Мишка до посинения сидел в воде, а все ж таки дядя выждал его.
Ребята мстили ему прозвищами. Отбегут подальше и кричат:
– Трясогуз! Трясогуз! Дядя Матвей – попрыгучий воробей!
Пашке хотелось защитить дядю, он отчаянно бросался на обидчиков и жестоко страдал: ребята колотили его, вымещая на нем зло к дяде. И прозвища оставались, их невозможно было истребить.
Нынче Пашка уже смотрел на все другими глазами. Ему пошел шестнадцатый год. Жизнь в дядином доме стала тяготить его. Надоело таскать на станцию корзины с зеленым луком, крыжовником, копчеными карасями. Стыдно было стоять на перроне здоровому парню и продавать все это пассажирам. Ему казалось, что из вагонных окон насмешливо смотрят на него десятки глаз.

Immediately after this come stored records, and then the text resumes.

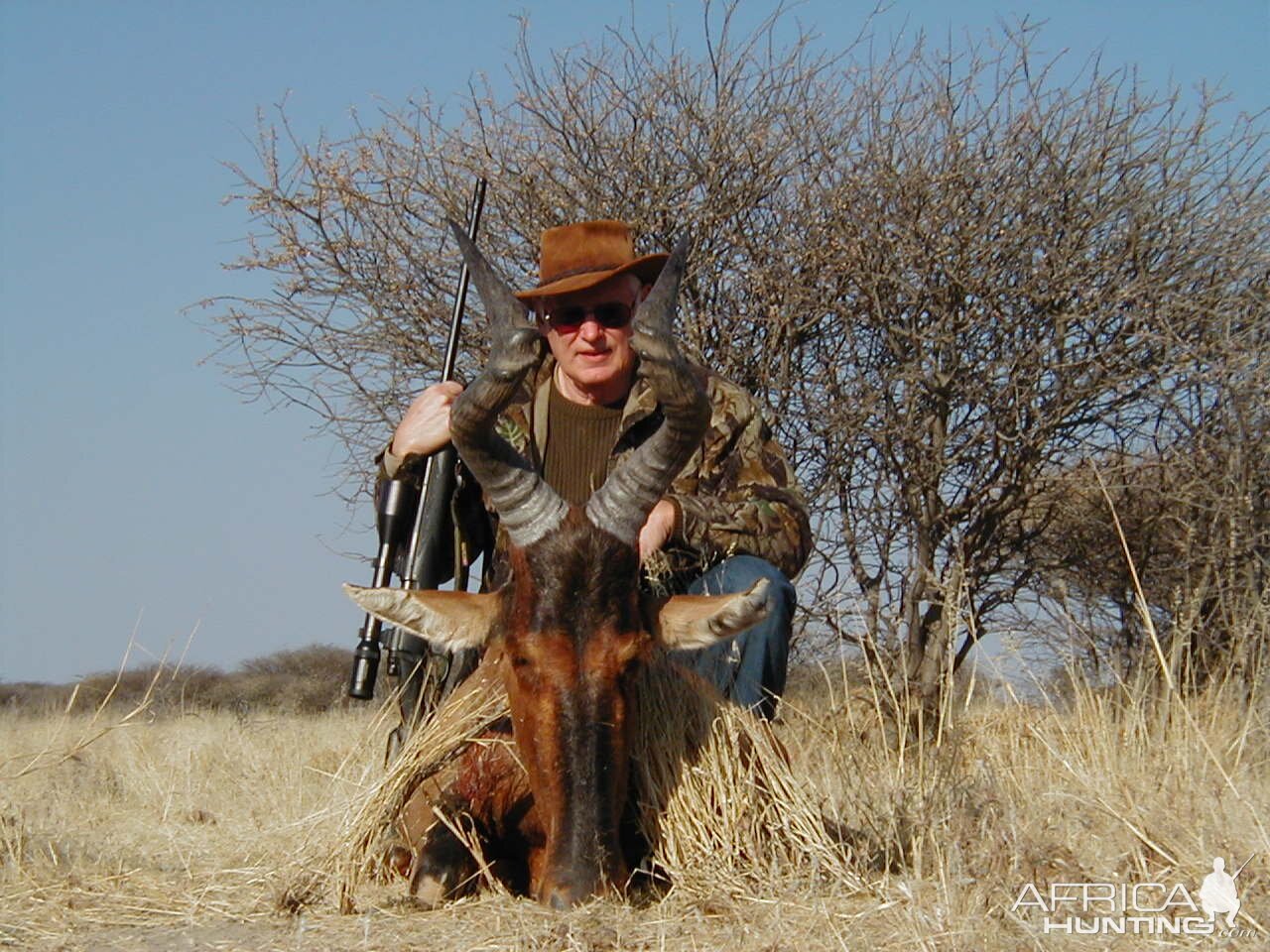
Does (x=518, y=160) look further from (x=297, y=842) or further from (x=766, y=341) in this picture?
(x=297, y=842)

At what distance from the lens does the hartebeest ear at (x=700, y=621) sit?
4.79 meters

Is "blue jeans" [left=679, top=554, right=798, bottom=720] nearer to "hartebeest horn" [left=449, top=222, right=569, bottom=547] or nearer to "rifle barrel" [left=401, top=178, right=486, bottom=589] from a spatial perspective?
"hartebeest horn" [left=449, top=222, right=569, bottom=547]

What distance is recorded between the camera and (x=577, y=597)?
461cm

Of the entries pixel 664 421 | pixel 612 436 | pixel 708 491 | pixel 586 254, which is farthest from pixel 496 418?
pixel 586 254

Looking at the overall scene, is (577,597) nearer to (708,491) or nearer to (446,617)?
(446,617)

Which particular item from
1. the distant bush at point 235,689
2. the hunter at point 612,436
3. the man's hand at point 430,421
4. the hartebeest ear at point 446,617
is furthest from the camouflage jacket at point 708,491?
the distant bush at point 235,689

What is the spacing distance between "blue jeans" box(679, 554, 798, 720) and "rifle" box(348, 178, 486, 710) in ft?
4.19

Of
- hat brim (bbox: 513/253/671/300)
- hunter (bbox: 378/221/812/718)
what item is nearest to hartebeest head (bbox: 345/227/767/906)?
hunter (bbox: 378/221/812/718)

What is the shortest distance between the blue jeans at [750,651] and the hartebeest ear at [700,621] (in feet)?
2.15

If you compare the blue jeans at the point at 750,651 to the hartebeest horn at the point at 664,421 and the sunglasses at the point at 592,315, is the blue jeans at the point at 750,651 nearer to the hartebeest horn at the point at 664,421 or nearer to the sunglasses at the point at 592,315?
the hartebeest horn at the point at 664,421

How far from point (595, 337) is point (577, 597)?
6.69 feet

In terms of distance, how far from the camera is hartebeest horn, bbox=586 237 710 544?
4.46 m

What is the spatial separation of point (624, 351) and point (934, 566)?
4934 mm

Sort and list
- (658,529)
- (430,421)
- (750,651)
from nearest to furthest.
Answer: (658,529) → (750,651) → (430,421)
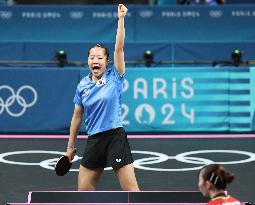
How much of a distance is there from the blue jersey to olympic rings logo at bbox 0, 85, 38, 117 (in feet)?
19.4

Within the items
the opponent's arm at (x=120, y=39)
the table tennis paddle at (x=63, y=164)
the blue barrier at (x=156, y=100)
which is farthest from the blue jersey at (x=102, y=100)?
the blue barrier at (x=156, y=100)

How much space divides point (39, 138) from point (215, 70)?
3.39m

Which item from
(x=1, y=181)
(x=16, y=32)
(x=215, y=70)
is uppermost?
(x=16, y=32)

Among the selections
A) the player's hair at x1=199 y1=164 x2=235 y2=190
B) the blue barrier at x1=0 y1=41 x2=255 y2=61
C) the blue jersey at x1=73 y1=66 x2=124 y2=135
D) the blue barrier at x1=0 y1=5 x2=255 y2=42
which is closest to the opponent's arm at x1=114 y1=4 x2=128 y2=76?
the blue jersey at x1=73 y1=66 x2=124 y2=135

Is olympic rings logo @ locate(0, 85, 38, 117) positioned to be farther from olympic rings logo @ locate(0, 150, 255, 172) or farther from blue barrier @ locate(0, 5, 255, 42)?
blue barrier @ locate(0, 5, 255, 42)

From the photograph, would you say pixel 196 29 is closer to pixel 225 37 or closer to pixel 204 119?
pixel 225 37

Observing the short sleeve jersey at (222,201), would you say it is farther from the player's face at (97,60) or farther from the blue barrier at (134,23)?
the blue barrier at (134,23)

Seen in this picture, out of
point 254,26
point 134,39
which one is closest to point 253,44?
point 254,26

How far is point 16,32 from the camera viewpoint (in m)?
16.2

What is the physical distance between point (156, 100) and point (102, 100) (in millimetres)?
6032

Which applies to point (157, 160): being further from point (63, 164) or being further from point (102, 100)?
point (102, 100)

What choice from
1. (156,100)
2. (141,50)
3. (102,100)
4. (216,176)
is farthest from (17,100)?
(216,176)

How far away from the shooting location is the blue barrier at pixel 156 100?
12219 mm

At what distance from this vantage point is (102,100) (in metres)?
6.30
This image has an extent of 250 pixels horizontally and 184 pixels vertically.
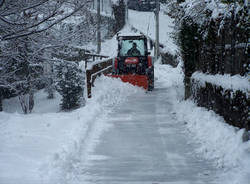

Много накопил денег дядя Матвей. Но нет от них никакой пользы ни Пашке, ни тетке Анисье, ни самому хозяину. Прячет он их по разным углам в доме и сам, наверно, не знает, для чего прячет. Едят Кондаковы скупо, в магазине «лишнего не купят. В пальто или в костюме дядю не видывали, вечно в фуфайке и линялой кепке-блинке.
Заикнулся как-то Пашка о давнишней своей мечте – велосипеде, дядя Матвей руками замахал, дескать, баловство, перевод денег, да еще, чего доброго, голову свернешь. «Ты бы лучше о работенке подумал, – говорил он. – Поучился, восемь классов, славу богу, закончил, и хватит. Не век в школу ходить, пора к взрослой жизни приспосабливаться».
Пашка никогда не перечил ему и на этот раз промолчал, хотя внутри у него все сжалось от досады. В каждом осокинском доме есть велосипед, а дяде жаль денег. Недавно Пашка наткнулся в чулане на целый сверток десятирублевок, сунутых в кринку. Не мог понять он такой скупости.